++++ GIVEN TEXT ++++

The U.S. seems to differ from the rest of the world in how it computes its inflation rate in three primary ways: 1) hedonic quality adjustments, 2) calculations of housing costs via owners’ equivalent rent, and 3) geometric weighting/product substitution. The changes in all three areas have favored lower U.S. inflation and have taken place over the past 25 years, the first occurring in 1983 with the BLS decision to modify the cost of housing. It was claimed that a measure based on what an owner might get for renting his house would more accurately reflect the real world – a dubious assumption belied by the experience of the past 10 years during which the average cost of homes has appreciated at 3x the annual pace of the substituted owners’ equivalent rent (OER), and which would have raised the total CPI by approximately 1% annually if the switch had not been made.
In the 1990s the U.S. CPI was subjected to three additional changes that have not been adopted to the same degree (or at all) by other countries, each of which resulted in downward adjustments to our annual inflation rate. Product substitution and geometric weighting both presumed that more expensive goods and services would be used less and substituted with their less costly alternatives: more hamburger/less filet mignon when beef prices were rising, for example. In turn, hedonic quality adjustments accelerated in the late 1990s paving the way for huge price declines in the cost of computers and other durables. As your new model MAC or PC was going up in price by a hundred bucks or so, it was actually going down according to CPI calculations because it was twice as powerful. Hmmmmm? Bet your wallet didn’t really feel as good as the BLS did.
In 2004, I claimed that these revised methodologies were understating CPI by perhaps 1% annually and therefore overstating real GDP growth by close to the same amount. Others have actually tracked the CPI that “would have been” based on the good old fashioned way of calculation. The results are not pretty, but are undisclosed here because I cannot verify them. Still, the differences in my 10-year history of global CPI charts are startling, aren’t they? This in spite of a decade of financed-based, securitized, reflationary policies in the U.S. led by the public and private sector and a declining dollar. Hmmmmm?
In addition, Fed policy has for years focused on “core” as opposed to “headline” inflation, a concept actually initiated during the Nixon Administration to offset the sudden impact of OPEC and $12 a barrel oil prices! For a few decades the logic of inflation’s mean reversion drew a fairly tight fit between the two measures, but now in a chart shared frequently with PIMCO’s Investment Committee by Mohamed El-Erian, the divergence is beginning to raise questions as to whether “headline” will ever drop below “core” for a sufficiently long period of time to rebalance the two. Global commodity depletion and a tightening of excess labor as argued in El-Erian’s recent Secular Outlook summary suggest otherwise.

++++ GIVEN ENTRIES ++++

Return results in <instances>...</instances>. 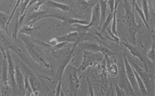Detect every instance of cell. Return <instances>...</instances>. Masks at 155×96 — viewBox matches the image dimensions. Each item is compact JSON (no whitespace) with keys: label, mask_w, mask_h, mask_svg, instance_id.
Instances as JSON below:
<instances>
[{"label":"cell","mask_w":155,"mask_h":96,"mask_svg":"<svg viewBox=\"0 0 155 96\" xmlns=\"http://www.w3.org/2000/svg\"><path fill=\"white\" fill-rule=\"evenodd\" d=\"M102 59V56L98 52L86 51L83 54L82 62L78 70L84 71L89 66L97 64Z\"/></svg>","instance_id":"cell-1"},{"label":"cell","mask_w":155,"mask_h":96,"mask_svg":"<svg viewBox=\"0 0 155 96\" xmlns=\"http://www.w3.org/2000/svg\"><path fill=\"white\" fill-rule=\"evenodd\" d=\"M123 56L124 65L126 76L135 94H139L140 91L135 75L133 68L127 59L126 52L123 54Z\"/></svg>","instance_id":"cell-2"},{"label":"cell","mask_w":155,"mask_h":96,"mask_svg":"<svg viewBox=\"0 0 155 96\" xmlns=\"http://www.w3.org/2000/svg\"><path fill=\"white\" fill-rule=\"evenodd\" d=\"M101 22V14L98 2L96 3L92 8L90 20L87 26L89 28L91 27L97 26Z\"/></svg>","instance_id":"cell-3"},{"label":"cell","mask_w":155,"mask_h":96,"mask_svg":"<svg viewBox=\"0 0 155 96\" xmlns=\"http://www.w3.org/2000/svg\"><path fill=\"white\" fill-rule=\"evenodd\" d=\"M124 45L129 50L131 54L133 56L136 57L142 62L146 67V68L147 70V65L144 61L142 55L137 50V49L134 47L132 44L128 42H125L123 43Z\"/></svg>","instance_id":"cell-4"},{"label":"cell","mask_w":155,"mask_h":96,"mask_svg":"<svg viewBox=\"0 0 155 96\" xmlns=\"http://www.w3.org/2000/svg\"><path fill=\"white\" fill-rule=\"evenodd\" d=\"M120 1H115V8L113 13V16L111 22V32L115 35L117 36V9Z\"/></svg>","instance_id":"cell-5"},{"label":"cell","mask_w":155,"mask_h":96,"mask_svg":"<svg viewBox=\"0 0 155 96\" xmlns=\"http://www.w3.org/2000/svg\"><path fill=\"white\" fill-rule=\"evenodd\" d=\"M132 67L135 75L137 83L140 91L143 95H146L147 93V90L144 83L138 73Z\"/></svg>","instance_id":"cell-6"},{"label":"cell","mask_w":155,"mask_h":96,"mask_svg":"<svg viewBox=\"0 0 155 96\" xmlns=\"http://www.w3.org/2000/svg\"><path fill=\"white\" fill-rule=\"evenodd\" d=\"M133 2L135 10L137 13L146 28L150 31L149 26L142 9L140 8L136 1H133Z\"/></svg>","instance_id":"cell-7"},{"label":"cell","mask_w":155,"mask_h":96,"mask_svg":"<svg viewBox=\"0 0 155 96\" xmlns=\"http://www.w3.org/2000/svg\"><path fill=\"white\" fill-rule=\"evenodd\" d=\"M101 14V22H104L106 16L107 6V1L101 0L99 1Z\"/></svg>","instance_id":"cell-8"},{"label":"cell","mask_w":155,"mask_h":96,"mask_svg":"<svg viewBox=\"0 0 155 96\" xmlns=\"http://www.w3.org/2000/svg\"><path fill=\"white\" fill-rule=\"evenodd\" d=\"M142 11L144 14L147 22L149 18L150 10L148 1L142 0L140 1Z\"/></svg>","instance_id":"cell-9"},{"label":"cell","mask_w":155,"mask_h":96,"mask_svg":"<svg viewBox=\"0 0 155 96\" xmlns=\"http://www.w3.org/2000/svg\"><path fill=\"white\" fill-rule=\"evenodd\" d=\"M113 13H112L109 11L103 23L101 30V32H104L106 29L107 28V27L110 23L111 22L113 16Z\"/></svg>","instance_id":"cell-10"},{"label":"cell","mask_w":155,"mask_h":96,"mask_svg":"<svg viewBox=\"0 0 155 96\" xmlns=\"http://www.w3.org/2000/svg\"><path fill=\"white\" fill-rule=\"evenodd\" d=\"M153 36V44L150 49L147 53V56L149 60L154 62L155 60V44L154 37Z\"/></svg>","instance_id":"cell-11"},{"label":"cell","mask_w":155,"mask_h":96,"mask_svg":"<svg viewBox=\"0 0 155 96\" xmlns=\"http://www.w3.org/2000/svg\"><path fill=\"white\" fill-rule=\"evenodd\" d=\"M115 90L117 95L124 96L126 94L125 91L117 84H115Z\"/></svg>","instance_id":"cell-12"},{"label":"cell","mask_w":155,"mask_h":96,"mask_svg":"<svg viewBox=\"0 0 155 96\" xmlns=\"http://www.w3.org/2000/svg\"><path fill=\"white\" fill-rule=\"evenodd\" d=\"M107 4L109 8V11L113 13L115 8V1H107Z\"/></svg>","instance_id":"cell-13"},{"label":"cell","mask_w":155,"mask_h":96,"mask_svg":"<svg viewBox=\"0 0 155 96\" xmlns=\"http://www.w3.org/2000/svg\"><path fill=\"white\" fill-rule=\"evenodd\" d=\"M110 70V74L112 76H115L118 73V68L115 65H112Z\"/></svg>","instance_id":"cell-14"},{"label":"cell","mask_w":155,"mask_h":96,"mask_svg":"<svg viewBox=\"0 0 155 96\" xmlns=\"http://www.w3.org/2000/svg\"><path fill=\"white\" fill-rule=\"evenodd\" d=\"M87 82L88 87V92L90 95H94V92L93 89L92 85L88 79H87Z\"/></svg>","instance_id":"cell-15"},{"label":"cell","mask_w":155,"mask_h":96,"mask_svg":"<svg viewBox=\"0 0 155 96\" xmlns=\"http://www.w3.org/2000/svg\"><path fill=\"white\" fill-rule=\"evenodd\" d=\"M154 85H155V86H154V88H155V79H154Z\"/></svg>","instance_id":"cell-16"}]
</instances>
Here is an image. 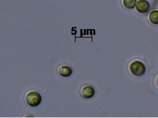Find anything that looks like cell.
Instances as JSON below:
<instances>
[{
    "instance_id": "2",
    "label": "cell",
    "mask_w": 158,
    "mask_h": 118,
    "mask_svg": "<svg viewBox=\"0 0 158 118\" xmlns=\"http://www.w3.org/2000/svg\"><path fill=\"white\" fill-rule=\"evenodd\" d=\"M129 70L130 73L136 76H142L144 75L146 68L143 62L139 60H133L130 62Z\"/></svg>"
},
{
    "instance_id": "1",
    "label": "cell",
    "mask_w": 158,
    "mask_h": 118,
    "mask_svg": "<svg viewBox=\"0 0 158 118\" xmlns=\"http://www.w3.org/2000/svg\"><path fill=\"white\" fill-rule=\"evenodd\" d=\"M42 98L40 93L36 90H30L24 96V101L31 108L39 106L42 102Z\"/></svg>"
},
{
    "instance_id": "5",
    "label": "cell",
    "mask_w": 158,
    "mask_h": 118,
    "mask_svg": "<svg viewBox=\"0 0 158 118\" xmlns=\"http://www.w3.org/2000/svg\"><path fill=\"white\" fill-rule=\"evenodd\" d=\"M58 73L63 77H68L73 73L72 69L67 65H62L58 67Z\"/></svg>"
},
{
    "instance_id": "6",
    "label": "cell",
    "mask_w": 158,
    "mask_h": 118,
    "mask_svg": "<svg viewBox=\"0 0 158 118\" xmlns=\"http://www.w3.org/2000/svg\"><path fill=\"white\" fill-rule=\"evenodd\" d=\"M148 19L149 22L155 25L158 24V10H151L148 14Z\"/></svg>"
},
{
    "instance_id": "7",
    "label": "cell",
    "mask_w": 158,
    "mask_h": 118,
    "mask_svg": "<svg viewBox=\"0 0 158 118\" xmlns=\"http://www.w3.org/2000/svg\"><path fill=\"white\" fill-rule=\"evenodd\" d=\"M137 0H122L123 6L128 10H131L135 7Z\"/></svg>"
},
{
    "instance_id": "3",
    "label": "cell",
    "mask_w": 158,
    "mask_h": 118,
    "mask_svg": "<svg viewBox=\"0 0 158 118\" xmlns=\"http://www.w3.org/2000/svg\"><path fill=\"white\" fill-rule=\"evenodd\" d=\"M151 8V4L148 0H137L135 6V9L139 13L144 14L149 11Z\"/></svg>"
},
{
    "instance_id": "4",
    "label": "cell",
    "mask_w": 158,
    "mask_h": 118,
    "mask_svg": "<svg viewBox=\"0 0 158 118\" xmlns=\"http://www.w3.org/2000/svg\"><path fill=\"white\" fill-rule=\"evenodd\" d=\"M80 94L83 98L91 99L95 95V90L92 86L85 85L81 88Z\"/></svg>"
}]
</instances>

++++

[WRITTEN INSTRUCTION A]: In the text on U.S. inflation measurement, in what year did the BLS change how it calculates the cost of housing?
[WRITTEN INSTRUCTION B]: Transcribe the stretch of the inflation text from "In 2004, I claimed" through "declining dollar. Hmmmmm?".

[TASK ANSWER A]: 1983

[TASK ANSWER B]:
In 2004, I claimed that these revised methodologies were understating CPI by perhaps 1% annually and therefore overstating real GDP growth by close to the same amount. Others have actually tracked the CPI that “would have been” based on the good old fashioned way of calculation. The results are not pretty, but are undisclosed here because I cannot verify them. Still, the differences in my 10-year history of global CPI charts are startling, aren’t they? This in spite of a decade of financed-based, securitized, reflationary policies in the U.S. led by the public and private sector and a declining dollar. Hmmmmm?